* EXTRACT PROVIDED *

+ + +

Join the Neopoet online poetry workshop and community to improve as a writer, meet fellow poets, and showcase your work. Sign up, submit your poetry, and get started.

American Youth

NUMEROUNO:

I bought some spicey brown mustard
spread it on a bologna sandwich
wow! it was good
I've never been so pleased

SAUCYGIRL1:

wow?!
that's so sad

NUMERUNO:

fuck you

JAYBIRD:

stick that balony up your ass faggot

NUMEROUNO:

who the hell are you, why you hatin'

JAYBIRD:

fuck you too she just xpressin opinion

NUMEROUNO:

fuck you too, too
I like balogna
why you relatting balony to sex , perv!

JAYBIRD:

get off my world I hate you

NUMEROUNO:

jerk!

Review Request (Intensity): 
I want the raw truth, feel free to knock me on my back
Editing stage: 

Comments

I think I am missing some of the nuances of the poem as the words appear to be carefully selected. Not your fault. That's mine. This is s tough poem to truly critique because it doesn't hold to the traditions I am accustomed to. I can only offer opinion.

+ + +

* DATA PROVIDED *
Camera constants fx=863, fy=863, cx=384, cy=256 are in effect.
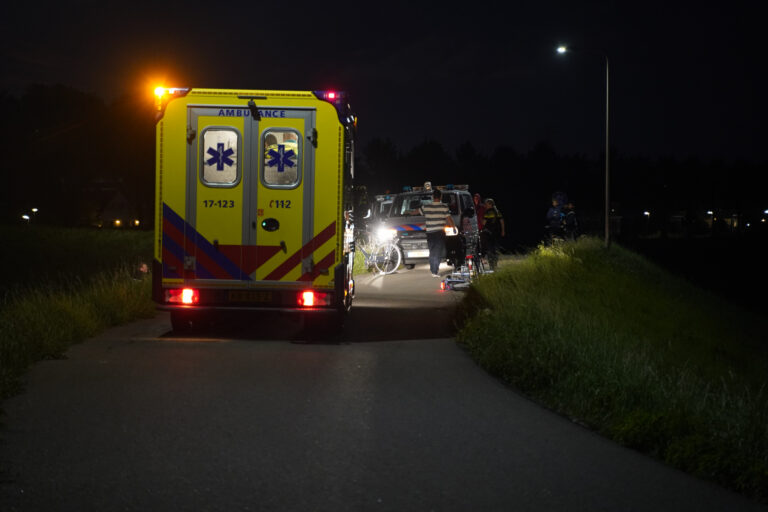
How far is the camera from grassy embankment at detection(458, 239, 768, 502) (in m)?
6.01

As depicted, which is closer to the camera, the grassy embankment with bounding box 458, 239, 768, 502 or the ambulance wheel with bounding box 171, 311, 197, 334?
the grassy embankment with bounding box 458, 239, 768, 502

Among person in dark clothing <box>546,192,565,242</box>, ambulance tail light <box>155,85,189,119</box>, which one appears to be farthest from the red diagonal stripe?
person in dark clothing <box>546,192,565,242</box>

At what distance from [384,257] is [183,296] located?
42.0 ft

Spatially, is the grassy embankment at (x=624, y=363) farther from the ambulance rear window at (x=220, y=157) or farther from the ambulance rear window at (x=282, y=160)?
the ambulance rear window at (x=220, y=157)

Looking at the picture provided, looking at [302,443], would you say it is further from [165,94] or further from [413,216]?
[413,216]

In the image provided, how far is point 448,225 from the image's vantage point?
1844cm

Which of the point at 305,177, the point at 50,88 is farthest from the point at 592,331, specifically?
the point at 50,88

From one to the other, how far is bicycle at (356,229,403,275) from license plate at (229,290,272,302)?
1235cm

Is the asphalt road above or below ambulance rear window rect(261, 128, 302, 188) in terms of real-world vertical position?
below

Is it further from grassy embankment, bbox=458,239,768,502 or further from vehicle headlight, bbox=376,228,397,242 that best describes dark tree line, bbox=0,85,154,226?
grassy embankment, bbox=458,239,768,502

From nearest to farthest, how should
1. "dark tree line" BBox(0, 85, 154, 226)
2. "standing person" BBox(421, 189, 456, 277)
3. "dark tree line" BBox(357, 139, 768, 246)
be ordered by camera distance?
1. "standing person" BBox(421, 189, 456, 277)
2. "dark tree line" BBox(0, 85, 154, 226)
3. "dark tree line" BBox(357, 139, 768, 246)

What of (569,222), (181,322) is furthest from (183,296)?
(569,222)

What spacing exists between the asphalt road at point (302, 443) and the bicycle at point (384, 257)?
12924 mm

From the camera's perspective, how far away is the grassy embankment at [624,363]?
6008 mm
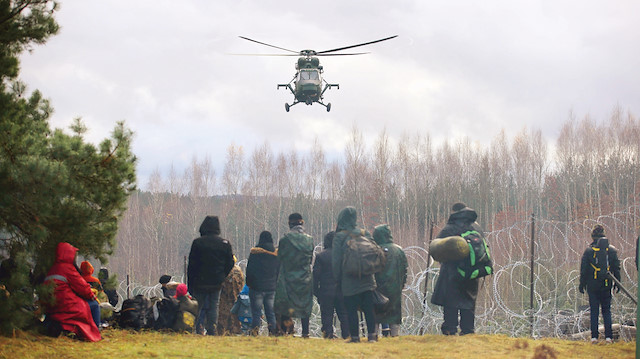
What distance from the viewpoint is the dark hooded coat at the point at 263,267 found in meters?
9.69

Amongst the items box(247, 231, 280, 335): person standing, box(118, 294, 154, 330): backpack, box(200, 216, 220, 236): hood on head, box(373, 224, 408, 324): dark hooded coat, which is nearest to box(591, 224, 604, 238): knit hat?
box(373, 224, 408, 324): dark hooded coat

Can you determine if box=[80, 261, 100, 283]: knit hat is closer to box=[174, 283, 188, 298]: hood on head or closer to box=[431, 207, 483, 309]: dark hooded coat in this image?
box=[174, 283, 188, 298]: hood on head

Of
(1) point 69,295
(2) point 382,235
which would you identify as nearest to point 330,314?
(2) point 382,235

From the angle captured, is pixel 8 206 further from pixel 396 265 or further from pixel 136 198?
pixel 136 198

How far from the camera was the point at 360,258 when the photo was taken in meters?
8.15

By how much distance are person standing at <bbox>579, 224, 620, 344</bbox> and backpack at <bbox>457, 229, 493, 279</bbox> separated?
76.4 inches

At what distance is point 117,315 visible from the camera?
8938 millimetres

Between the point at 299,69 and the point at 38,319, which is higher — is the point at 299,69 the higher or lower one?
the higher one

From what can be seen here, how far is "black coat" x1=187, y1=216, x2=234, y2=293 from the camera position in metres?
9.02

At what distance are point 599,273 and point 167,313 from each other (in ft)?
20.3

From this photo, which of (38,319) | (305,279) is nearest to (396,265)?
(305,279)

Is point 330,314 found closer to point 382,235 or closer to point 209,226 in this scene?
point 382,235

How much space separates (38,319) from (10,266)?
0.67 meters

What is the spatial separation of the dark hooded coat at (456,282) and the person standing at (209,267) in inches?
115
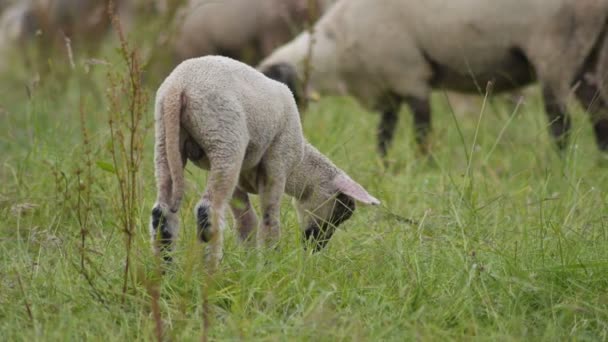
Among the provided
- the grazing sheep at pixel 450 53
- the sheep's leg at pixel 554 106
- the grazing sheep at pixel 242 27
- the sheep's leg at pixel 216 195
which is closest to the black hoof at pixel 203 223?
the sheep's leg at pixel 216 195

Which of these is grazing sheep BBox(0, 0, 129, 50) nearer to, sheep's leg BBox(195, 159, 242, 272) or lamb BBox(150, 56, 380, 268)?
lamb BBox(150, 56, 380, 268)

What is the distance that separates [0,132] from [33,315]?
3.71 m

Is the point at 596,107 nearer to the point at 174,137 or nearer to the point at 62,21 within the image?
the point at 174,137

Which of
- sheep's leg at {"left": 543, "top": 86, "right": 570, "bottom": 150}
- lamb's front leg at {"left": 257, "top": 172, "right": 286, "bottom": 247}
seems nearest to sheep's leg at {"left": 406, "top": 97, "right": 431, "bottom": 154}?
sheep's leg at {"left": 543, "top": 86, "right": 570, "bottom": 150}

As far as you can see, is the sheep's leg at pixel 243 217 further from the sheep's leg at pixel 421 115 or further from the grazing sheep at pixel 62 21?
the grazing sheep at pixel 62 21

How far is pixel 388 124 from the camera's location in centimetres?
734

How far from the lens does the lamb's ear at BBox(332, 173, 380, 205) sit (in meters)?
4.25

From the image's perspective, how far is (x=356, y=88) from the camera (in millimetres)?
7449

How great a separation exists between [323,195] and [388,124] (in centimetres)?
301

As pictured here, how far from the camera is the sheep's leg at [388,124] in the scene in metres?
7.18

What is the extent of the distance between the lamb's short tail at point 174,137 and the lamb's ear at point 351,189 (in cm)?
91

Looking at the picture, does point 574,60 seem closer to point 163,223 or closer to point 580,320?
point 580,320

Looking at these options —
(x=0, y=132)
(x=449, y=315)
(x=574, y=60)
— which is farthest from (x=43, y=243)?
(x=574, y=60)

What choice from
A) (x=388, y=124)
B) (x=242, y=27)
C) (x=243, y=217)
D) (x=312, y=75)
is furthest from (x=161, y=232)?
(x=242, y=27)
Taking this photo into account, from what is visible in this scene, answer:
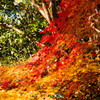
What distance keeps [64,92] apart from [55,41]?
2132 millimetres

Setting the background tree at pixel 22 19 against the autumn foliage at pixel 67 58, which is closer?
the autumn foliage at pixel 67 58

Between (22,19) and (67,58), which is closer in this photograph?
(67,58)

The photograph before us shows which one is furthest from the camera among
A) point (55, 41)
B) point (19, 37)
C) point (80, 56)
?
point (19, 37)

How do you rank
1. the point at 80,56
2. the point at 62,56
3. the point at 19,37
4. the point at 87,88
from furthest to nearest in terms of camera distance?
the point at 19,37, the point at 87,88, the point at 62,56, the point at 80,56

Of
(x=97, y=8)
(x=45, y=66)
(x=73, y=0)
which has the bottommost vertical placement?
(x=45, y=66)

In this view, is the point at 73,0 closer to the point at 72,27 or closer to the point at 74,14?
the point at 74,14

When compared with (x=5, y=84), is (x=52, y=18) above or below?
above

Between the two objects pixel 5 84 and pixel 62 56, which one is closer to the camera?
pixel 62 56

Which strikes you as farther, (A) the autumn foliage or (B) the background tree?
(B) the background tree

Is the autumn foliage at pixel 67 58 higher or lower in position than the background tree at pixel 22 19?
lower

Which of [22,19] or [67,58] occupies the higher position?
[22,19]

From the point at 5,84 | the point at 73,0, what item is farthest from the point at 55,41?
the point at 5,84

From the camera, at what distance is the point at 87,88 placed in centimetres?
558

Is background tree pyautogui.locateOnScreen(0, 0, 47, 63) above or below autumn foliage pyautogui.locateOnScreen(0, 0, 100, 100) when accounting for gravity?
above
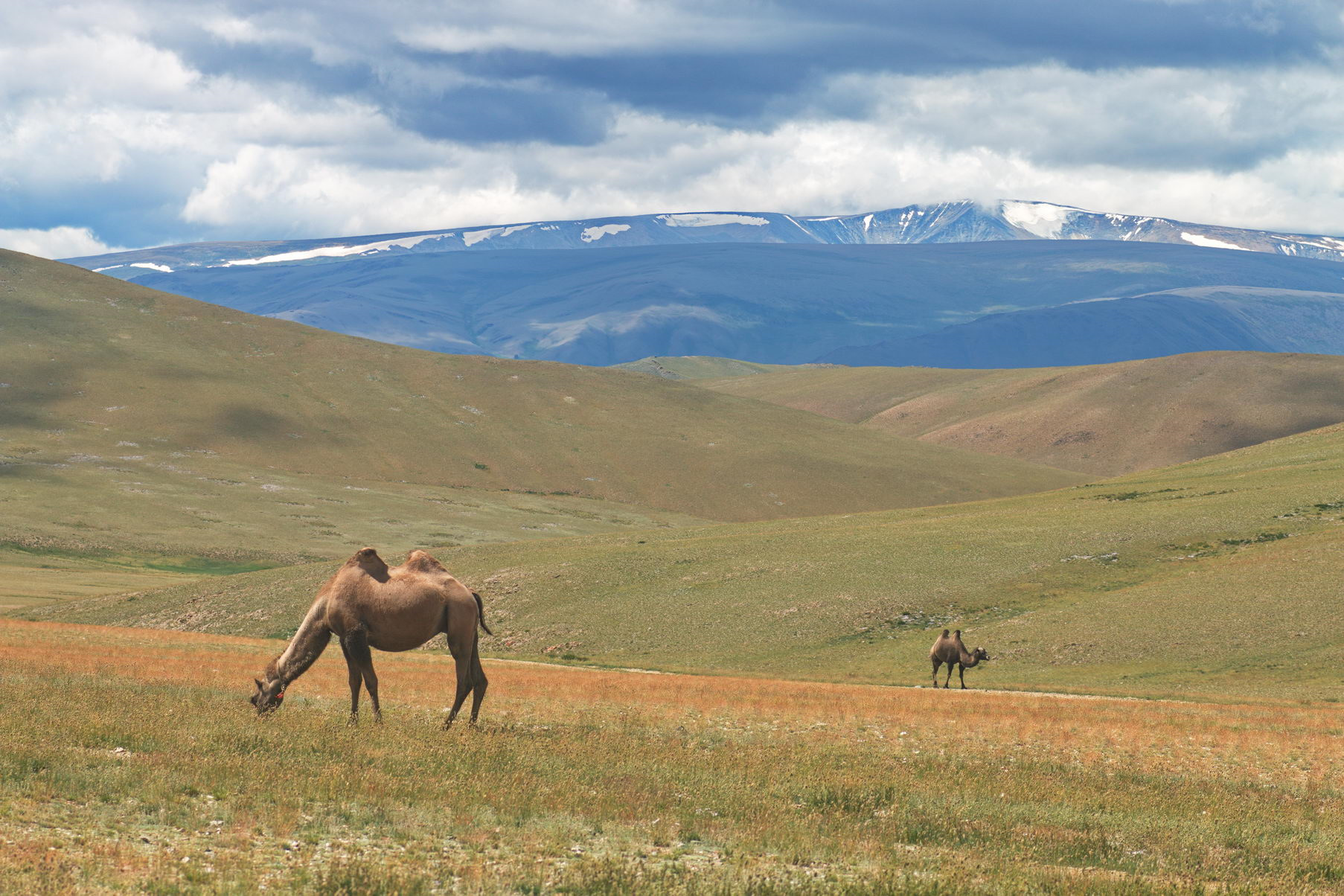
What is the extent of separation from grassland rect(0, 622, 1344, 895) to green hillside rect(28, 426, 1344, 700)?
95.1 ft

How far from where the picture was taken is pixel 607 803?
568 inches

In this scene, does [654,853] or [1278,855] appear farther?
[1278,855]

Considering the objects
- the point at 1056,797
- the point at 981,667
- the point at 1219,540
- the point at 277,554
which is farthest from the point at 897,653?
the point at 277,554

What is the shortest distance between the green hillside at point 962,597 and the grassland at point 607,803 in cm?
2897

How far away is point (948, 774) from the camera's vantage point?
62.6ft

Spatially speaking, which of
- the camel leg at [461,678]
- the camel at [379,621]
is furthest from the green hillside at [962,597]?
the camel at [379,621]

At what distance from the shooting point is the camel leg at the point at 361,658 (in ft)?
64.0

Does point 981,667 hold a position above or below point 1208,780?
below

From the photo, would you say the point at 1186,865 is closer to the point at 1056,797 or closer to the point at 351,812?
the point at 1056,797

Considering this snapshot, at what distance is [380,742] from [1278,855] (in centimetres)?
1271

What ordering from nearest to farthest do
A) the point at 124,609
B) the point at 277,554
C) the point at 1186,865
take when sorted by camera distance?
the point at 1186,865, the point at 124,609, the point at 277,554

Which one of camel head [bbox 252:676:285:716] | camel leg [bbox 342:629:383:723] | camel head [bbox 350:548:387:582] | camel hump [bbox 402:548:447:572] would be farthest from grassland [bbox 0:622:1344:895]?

+ + +

* TO DO *
1/ Answer from the American Youth poem page:
(a) What does SAUCYGIRL1 say about the sandwich post, besides "wow?!"?
(b) What does the review request ask for?
(c) According to the comment at the end, what is the only thing the commenter can offer?
2/ Carry on the comment at the end of the American Youth poem page, starting after its last sentence.
The items were drawn from a different source than the American Youth poem page.

* ANSWERS TO THE TASKS *
1/
(a) "that's so sad"
(b) The raw truth
(c) Opinion

2/
You drew me in early but lost me late. The conversation took an odd turn as I feel some of the characters kind of meld together. I also had to back track looking for more from saucy girl thinking I had missed it. wanted more from the instigator as it were.

like the potential here, love that you're outside the box. Look forward to your reply.

Scott

Scott

outside the box means I'm in unchartered territory (at least to my experience) so I have know guideposts or markers.Dead reckoning takes over. Nuance is subjugated to survival; just getting through the uncertainty and ordeal.

The odd turn is the main point of the piece (weather or not done with enough skill or panache); the quick disintegration of any topic into ludicrous trash talking chatter, and loss of all decorum.

I realize now that it needs more "meat". It probably won't happen (lazy and blank, I am)

thanks for your valued opinion
very appreciated.

Al

author comment

I often feel like some poems need too much and have no will to offer the effort so I throw them in a file and every so often return to them. One, to remind myself how much I really suck at writing poetry and two, I often am reinspired with a different view of the same story.

Scott

after completing a poem, whatever that really means, I have to take quite a bit of time away from it before the "Hornyness" for it arises again!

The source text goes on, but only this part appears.